=== What you should do ===
In two sentences, summarize the text on being a better partner that appears below.

=== Page extract ===
________________
I’ve been married for 20+ years, and let me tell you – despite your best intentions, you won’t be the perfect partner. At least not all the time.
There are days when you’ll be hangry, angry, selfish, inconsiderate, neglectful…and that doesn’t mean you’re a bad person. It only means you’re human.
That said, we could always do better, couldn’t we?
Here are 9 simple ways to be the better version of ourselves in our relationships. All it takes is mindfulness!
1) Get enough sleep and avoid getting hungry
Alright, let’s get the basics out of the way first. Sleep and food.
Normally, I’m a pretty laidback person. But when I’ve had a sleepless night or I’ve gone too long without food, I turn into a monster. At least, that’s what my husband says. And the rest of my family, too.
You see, sleep deprivation and hunger lower our glucose levels. In turn, this lowers our self-control.
That explains why we get into such a terrible mood and we lash out at people when we don’t sleep well and eat on time.
So, like I said, get the basics right, and you’d be in a better position to be kinder, nicer, and more gracious.
Which brings me to my next point…
2) Give your partner (and anyone else) a little more grace
In other words, be kind.
It’s so easy to lose sight of this, especially with people we’re with all the time. I hate to admit it, but I’ve snapped at my husband for the tiniest things.
________________
=== Listing ===

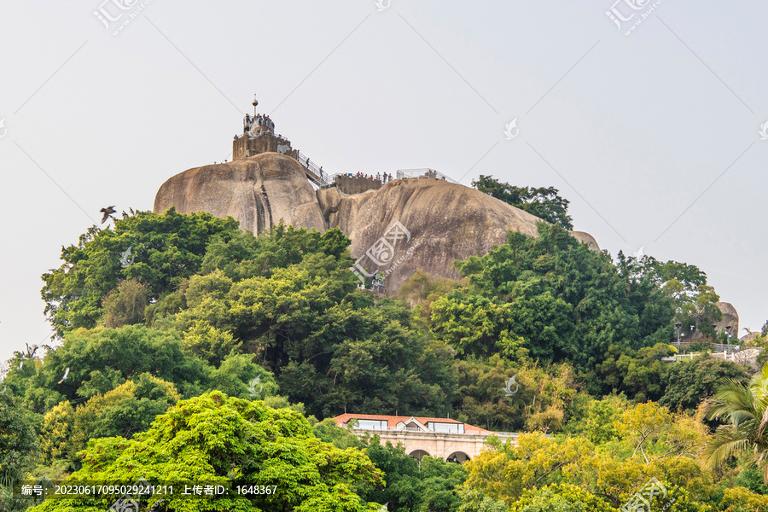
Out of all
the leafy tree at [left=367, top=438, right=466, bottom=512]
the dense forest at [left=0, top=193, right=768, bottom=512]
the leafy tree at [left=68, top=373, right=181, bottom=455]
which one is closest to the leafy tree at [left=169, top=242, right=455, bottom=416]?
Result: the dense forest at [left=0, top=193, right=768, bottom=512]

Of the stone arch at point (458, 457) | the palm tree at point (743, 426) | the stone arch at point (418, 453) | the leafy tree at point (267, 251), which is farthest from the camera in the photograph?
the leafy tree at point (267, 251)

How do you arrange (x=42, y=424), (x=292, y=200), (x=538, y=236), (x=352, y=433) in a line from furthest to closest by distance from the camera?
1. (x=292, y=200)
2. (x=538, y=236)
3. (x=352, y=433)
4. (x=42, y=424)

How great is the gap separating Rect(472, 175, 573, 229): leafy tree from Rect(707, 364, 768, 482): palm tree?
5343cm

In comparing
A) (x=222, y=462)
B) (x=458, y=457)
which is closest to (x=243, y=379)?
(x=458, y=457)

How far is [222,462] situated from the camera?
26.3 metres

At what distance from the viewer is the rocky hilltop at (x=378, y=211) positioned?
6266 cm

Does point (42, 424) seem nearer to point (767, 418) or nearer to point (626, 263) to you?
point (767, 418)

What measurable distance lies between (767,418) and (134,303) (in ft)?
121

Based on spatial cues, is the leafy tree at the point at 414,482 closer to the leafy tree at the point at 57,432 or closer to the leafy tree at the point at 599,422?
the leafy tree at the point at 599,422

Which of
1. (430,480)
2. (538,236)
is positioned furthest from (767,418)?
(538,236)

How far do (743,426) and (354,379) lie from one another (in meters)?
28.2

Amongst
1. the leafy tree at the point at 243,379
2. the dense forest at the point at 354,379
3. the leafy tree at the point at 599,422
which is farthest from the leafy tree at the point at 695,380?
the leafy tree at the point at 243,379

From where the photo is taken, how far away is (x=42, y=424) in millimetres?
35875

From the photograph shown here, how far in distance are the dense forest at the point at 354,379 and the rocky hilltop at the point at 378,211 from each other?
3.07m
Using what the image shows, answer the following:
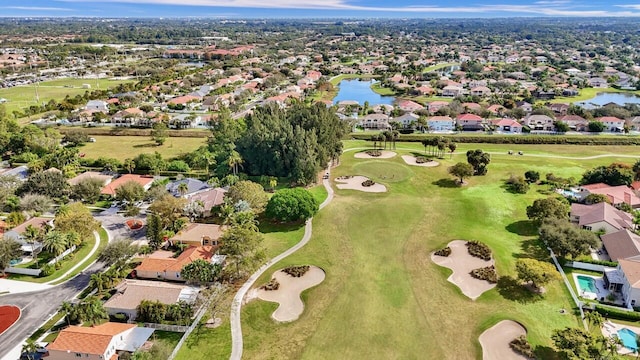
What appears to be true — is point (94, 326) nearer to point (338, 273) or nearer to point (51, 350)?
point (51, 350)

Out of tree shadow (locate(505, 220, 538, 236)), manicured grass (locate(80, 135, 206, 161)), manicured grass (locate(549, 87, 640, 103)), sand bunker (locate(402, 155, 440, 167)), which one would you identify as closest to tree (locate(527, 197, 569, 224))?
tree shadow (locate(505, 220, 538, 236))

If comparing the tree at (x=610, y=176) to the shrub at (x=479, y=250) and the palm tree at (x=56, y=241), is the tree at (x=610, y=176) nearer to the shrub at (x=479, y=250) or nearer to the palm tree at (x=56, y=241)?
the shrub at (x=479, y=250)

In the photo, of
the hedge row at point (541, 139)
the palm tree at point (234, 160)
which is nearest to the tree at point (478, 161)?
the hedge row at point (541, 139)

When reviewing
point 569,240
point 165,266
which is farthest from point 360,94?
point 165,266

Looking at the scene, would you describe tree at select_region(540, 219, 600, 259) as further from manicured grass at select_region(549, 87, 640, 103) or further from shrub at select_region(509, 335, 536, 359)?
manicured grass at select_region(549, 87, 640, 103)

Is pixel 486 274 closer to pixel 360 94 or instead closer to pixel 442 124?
________________
=== Reply ===
After more than 20 years of marriage, the writer says no one can be the perfect partner all the time, since being hangry, selfish, or neglectful only means being human, though everyone could do better through mindfulness. The first of nine suggested ways is to get enough sleep and avoid hunger, because both lower glucose levels and self-control, and the second is to give a partner more grace by being kind.